The subgraph matching problem arises in a variety of domains including pattern recognition for segmented images, meshes of 3D objects, biochemical reactions, and security applications.Large and complex solution spaces are common for this graph-based problem, especially when the world graph contains many more nodes and edges in comparison to the template graph.
Overall, this dissertation covers three parts: using symmetry to boost the subgraph matching algorithm and compress the solution space; presenting an active learning problem for subgraph matching problem; and discussing the different quantitative strategies for active learning.
As for the symmetry, we introduce rigorous definitions of structural equivalence and establish conditions for when it can be safely used to generate more solutions.We then adapt a state-of-the-art solver and perform a comprehensive series of tests to demonstrate how the Venn-diagram could be applied to visualize the symmetry and compress the solution space.

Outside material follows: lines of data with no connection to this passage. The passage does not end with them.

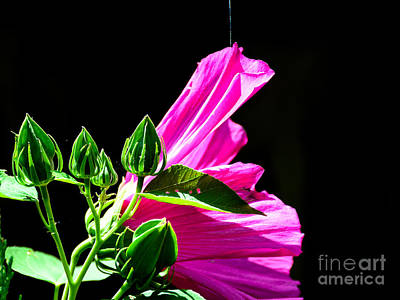 A Sunny Morning Photograph - Hanging By A Thread by Debra Martz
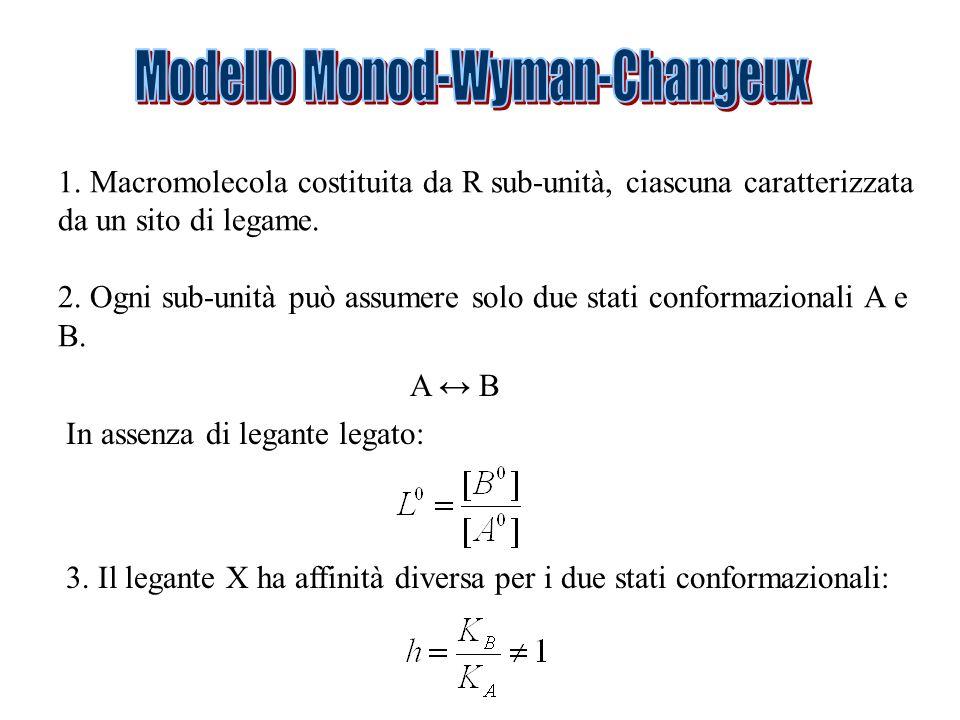 Modello Monod-Wyman-Changeux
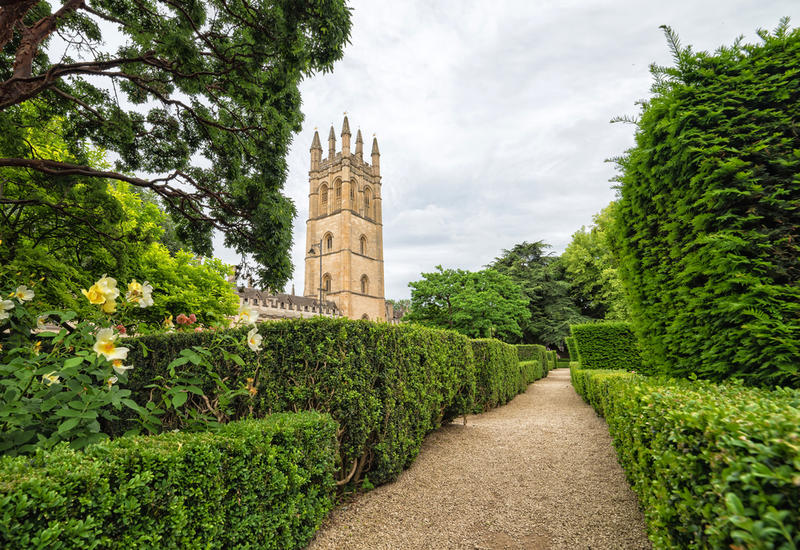 A gravel pathway between low hedges in Oxford Botanic Gardens, with part of Magdalen College in the background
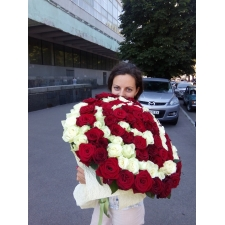 101 red white rose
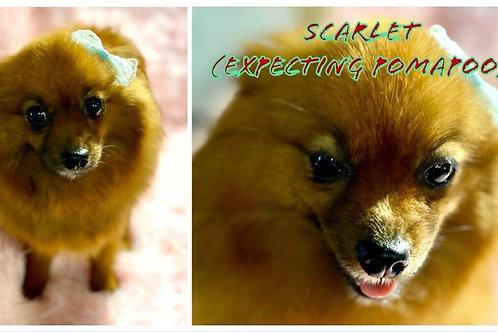 Scarlet $1500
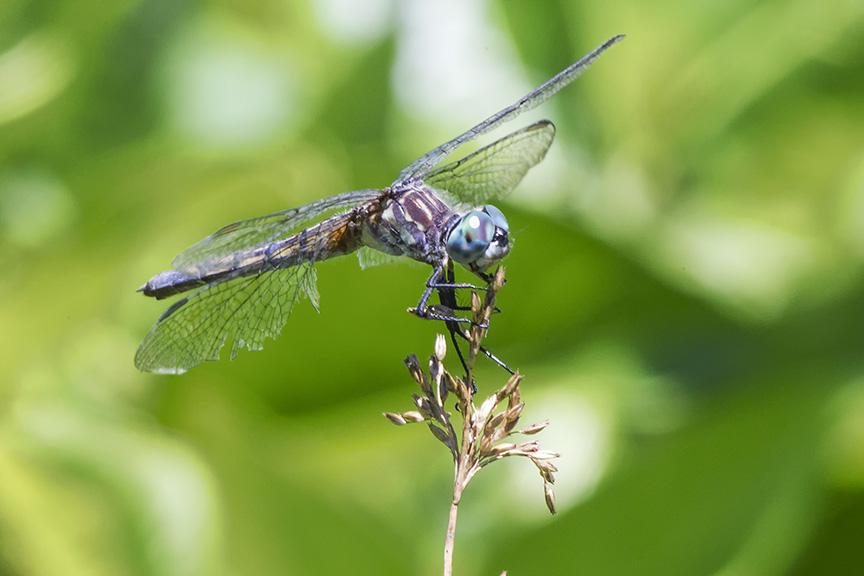 Blue_Dasher_Female v1_worn_Wings_43G0015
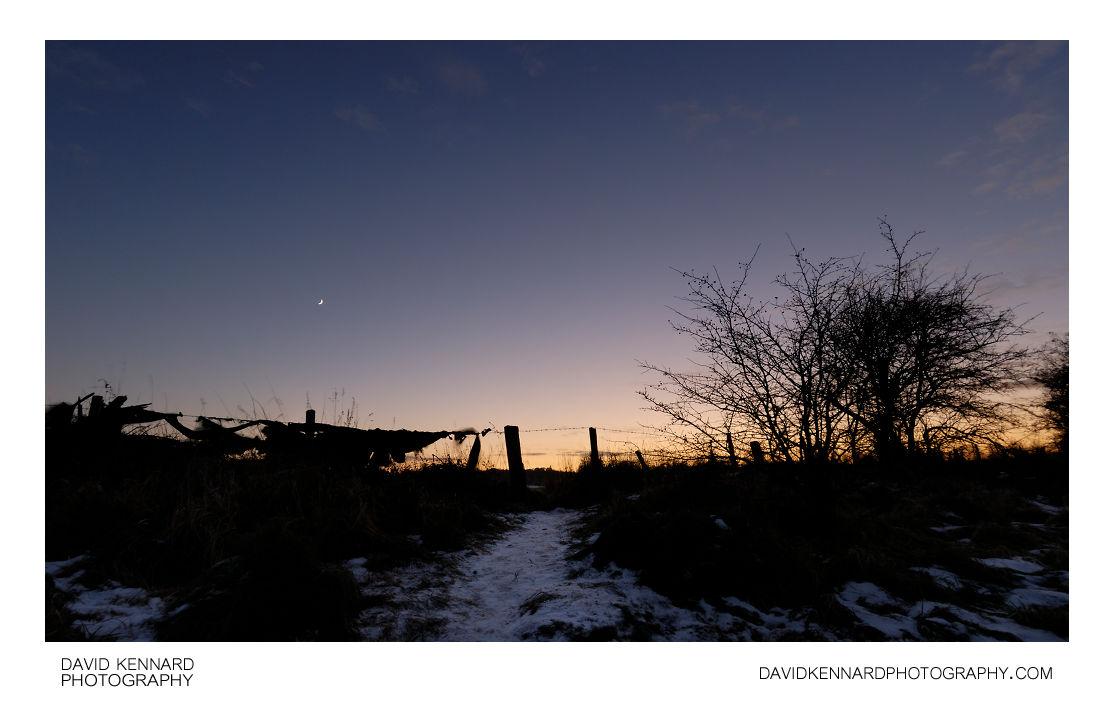 Snowy track at twilight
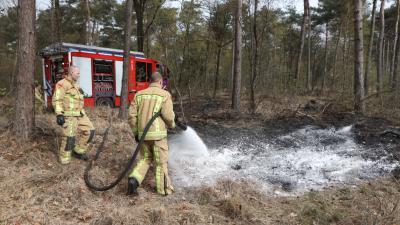 Brandweer dooft brand in bosgebied in Oirschot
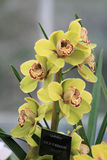 Yellow Cymbidium orchid Royalty Free Stock Image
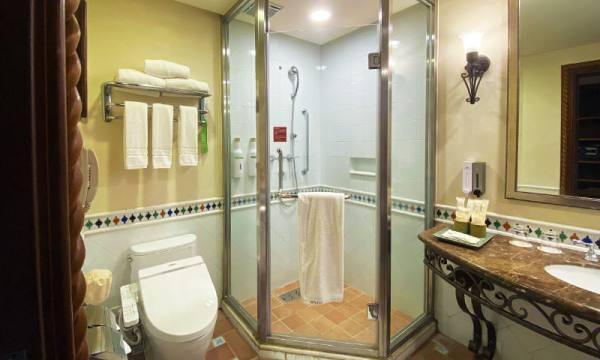 理想大地的浴室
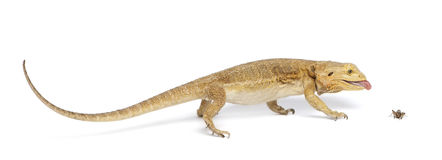 Central Bearded Dragon, Pogona vitticeps Royalty Free Stock Photo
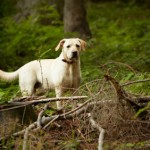 Lyme Disease Concern Among Pet Parents Nationwide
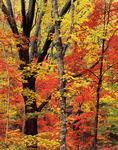 Sugar Maple and Sourwood (Oyxdendrum arboreum), Sumter NF, Autumn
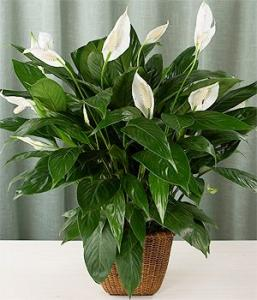Peace Lily (Spathiphyllum Miniature)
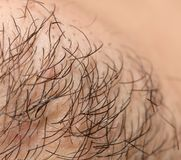 Seven Day Old Beard. Seven day old beard on a Caucasian male. Macro close up. Photo of an abstract texture Stock Photos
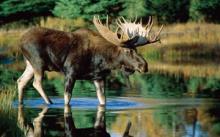 Сколько весит лось. Главный зверь страны. Как выглядит лось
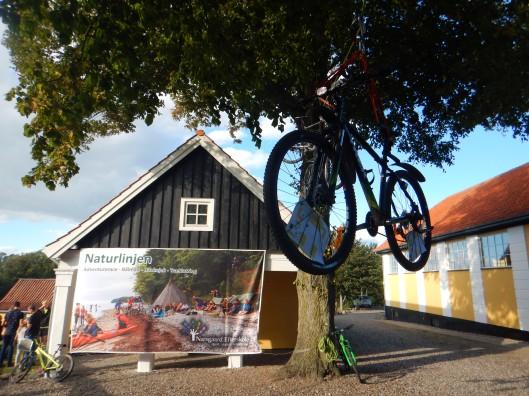 Denmark Likes Bikes! Pretty cool idea to attract attention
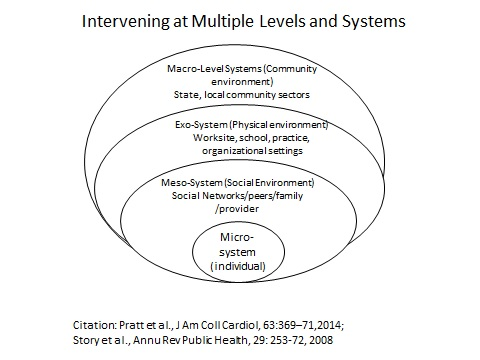 intervening and multiple levels and systems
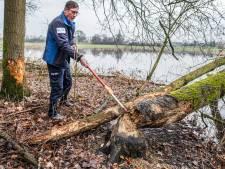 Bevers flink actief langs de Niers bij Gennep: waterschap haalt bomen weg
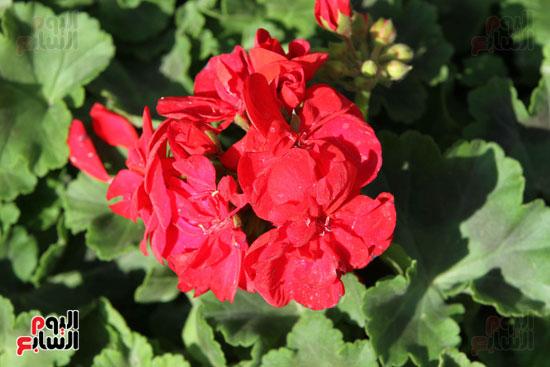 معرض الزهور (14)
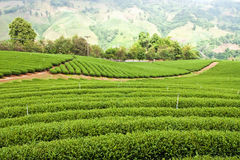 Green tea plantation Royalty Free Stock Photos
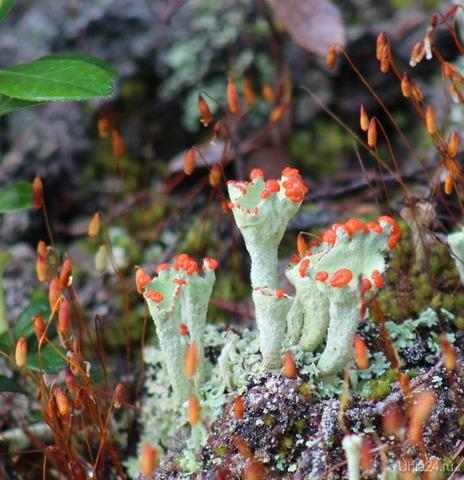 Печро-Илычский биосферный заповедник Мир глазами ухтинцев Ухта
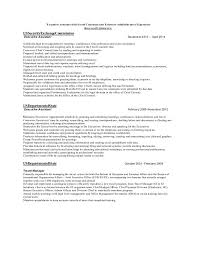 executive format resume example of executive resume
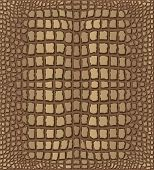 pic of lizard skin  - Light Brown Crocodile Skin Texture  - JPG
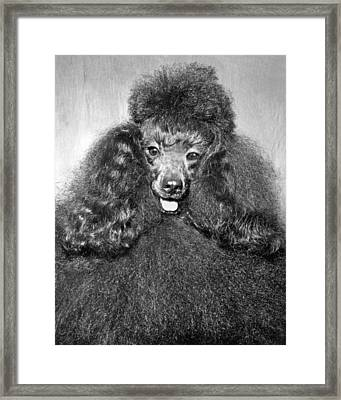 A Poodle And His Hairdo Framed Print by Underwood Archives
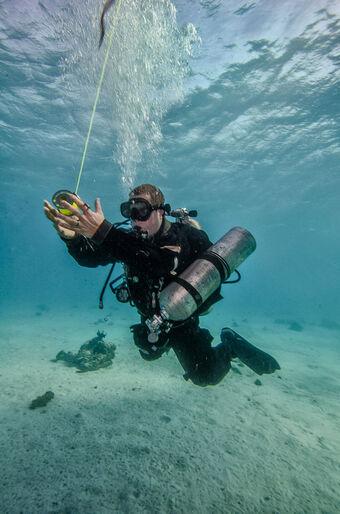 Kan en gammel hund lære nye tricks? – tek-kursus i Rødehavet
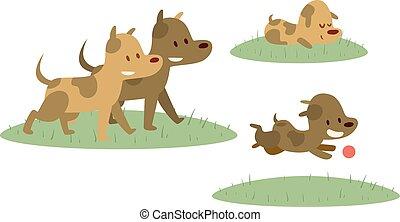 zdařilý rodinný, chůze, s, pes, do, mladický snímek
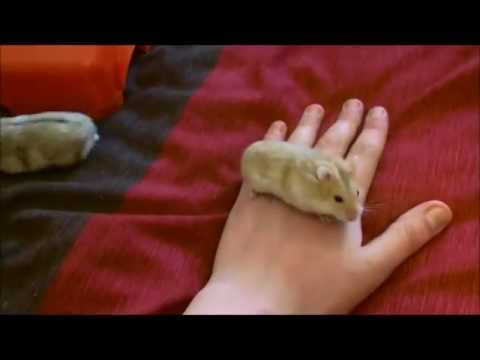 Foster dwarf hamsters
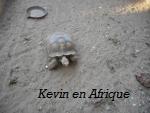 od-et-moi-tortue
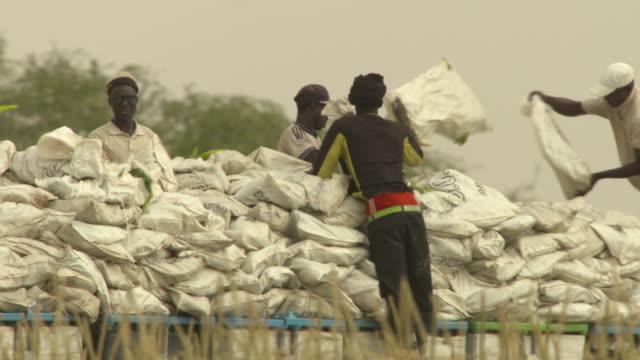 stockvideo's en b-roll-footage met people throwing sweetcorn crop onto lorry, senegal - verfrissing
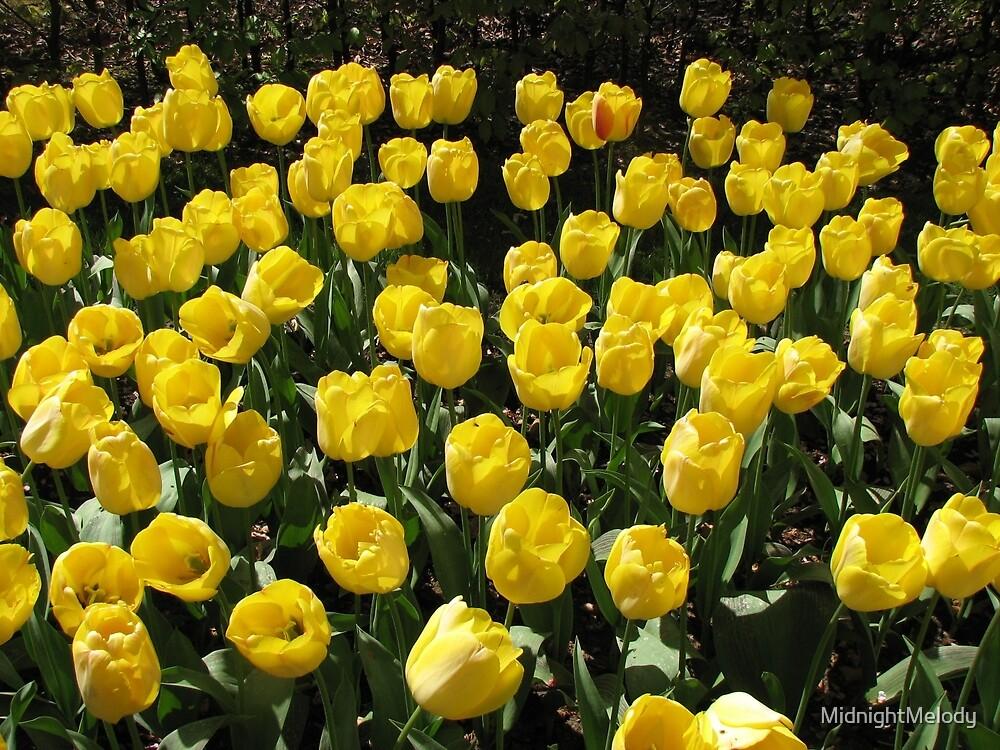 Golden Dreams - Tulips in the Keukenhof Gardens by MidnightMelody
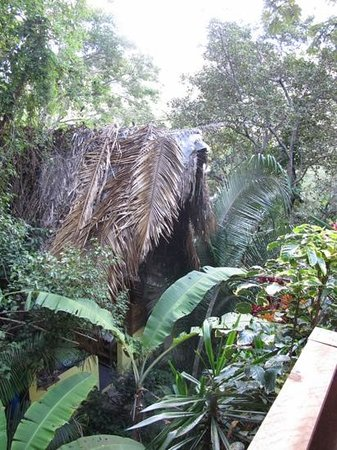 Los Naranjos Retreat:                   the shower palapa from the palapa nearest the on site falls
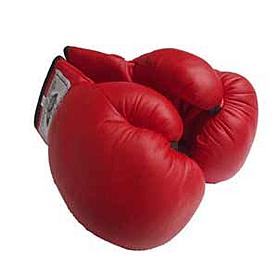 Фото 2 к товару Перчатки боксерские детские PU World Sport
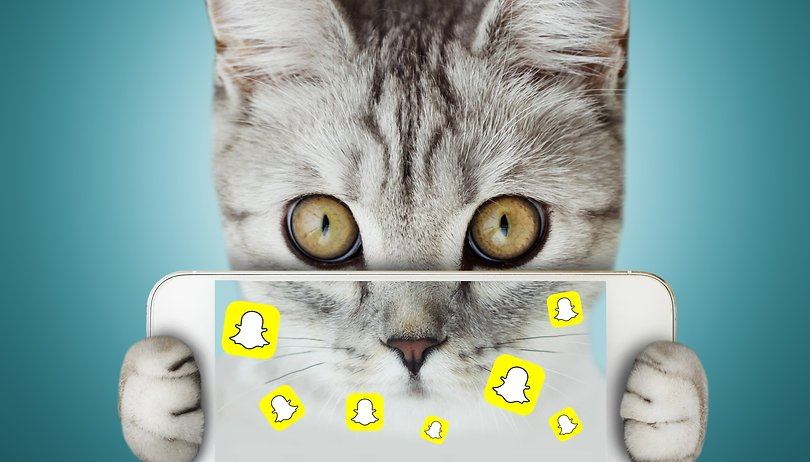 Snapchat becomes Snap-cat: prepare for a feline invasion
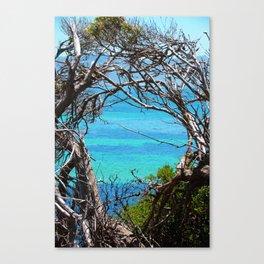 Simons Window Canvas Print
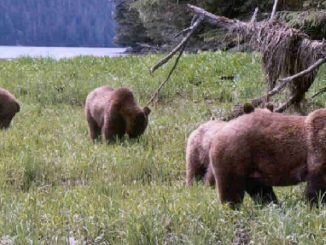 Politics Trump Science in British Columbia Grizzly Bear Hunting Ban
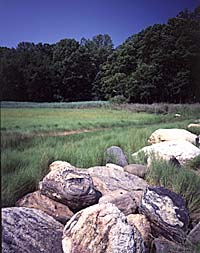 Landscape photograph of open land, rocks, and trees in the distant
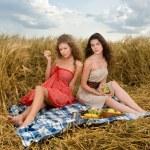 Two beautiful slavonic girls on picnic — Stock Photo #8468416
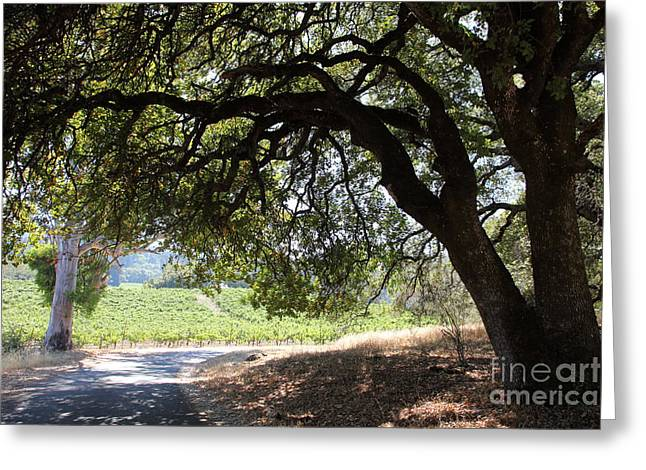 Landscape At The Jack London Ranch In The Sonoma California Wine Country 5d24583 Greeting Card by Wingsdomain Art and Photography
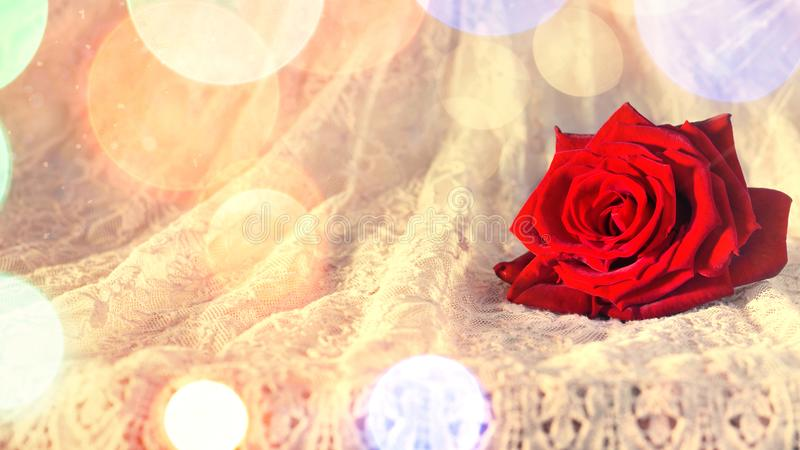 Red rose in the morning sun on a rustic-style lace dress. Valentine`s day background stock photo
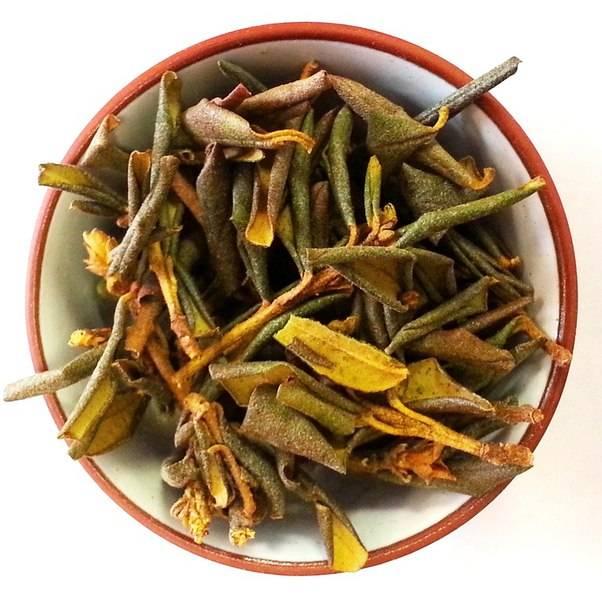 Чай саган-дайля (рододендрон адамса): свойства и противопоказания
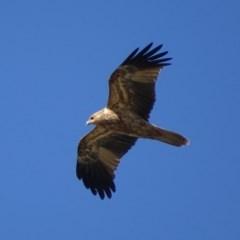 Haliastur sphenurus (Whistling Kite) at Fyshwick, ACT - 29 Apr 2019 by roymcd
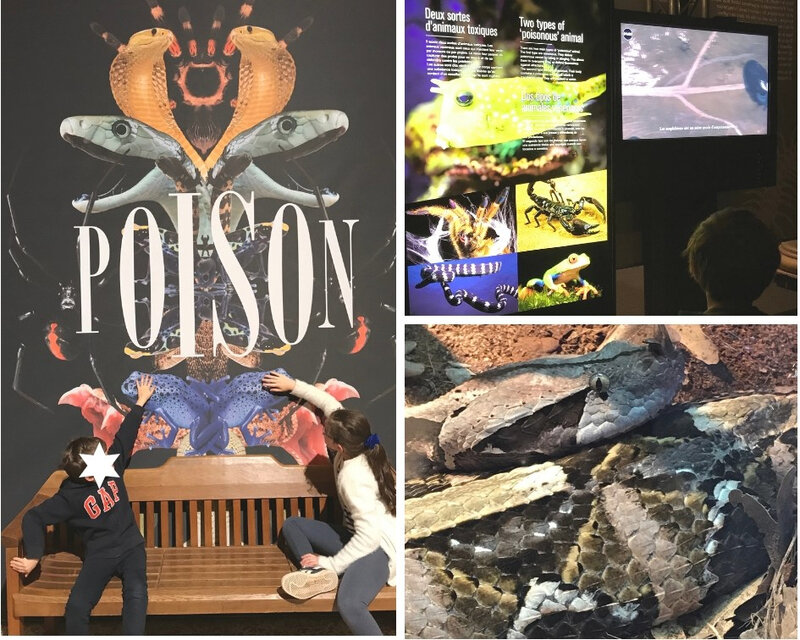 Poison l'exposition ©Kid Friendly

Next, a real use-case scenario may require analysts to query additional information to reduce the complexity of the problem and there is currently little guidance to analysts on how to optimize this choice. By analogy to the well-known active learning problem in machine learning classification problems, we present an active learning problem for the subgraph matching problem in which an algorithm suggests optimal template target nodes that would be most likely to reduce the overly large solution space. Additional information about those target nodes are then acquired from humans in the loop, in an iterative process. We present some case studies illustrating different strategies on a variety of datasets.
We further develop this idea by introducing rigorous mathematical definitions of the active learning problem. We also prove NP completeness of this problem.We present numerical experiments for single channel and multichannel subgraph matching problems created from both synthetic and real world datasets.
We compare different quantitative criteria for choosing nodes to query. We introduce a new method based on a spanning tree that outperforms other graph-based criteria for the multichannel datasets.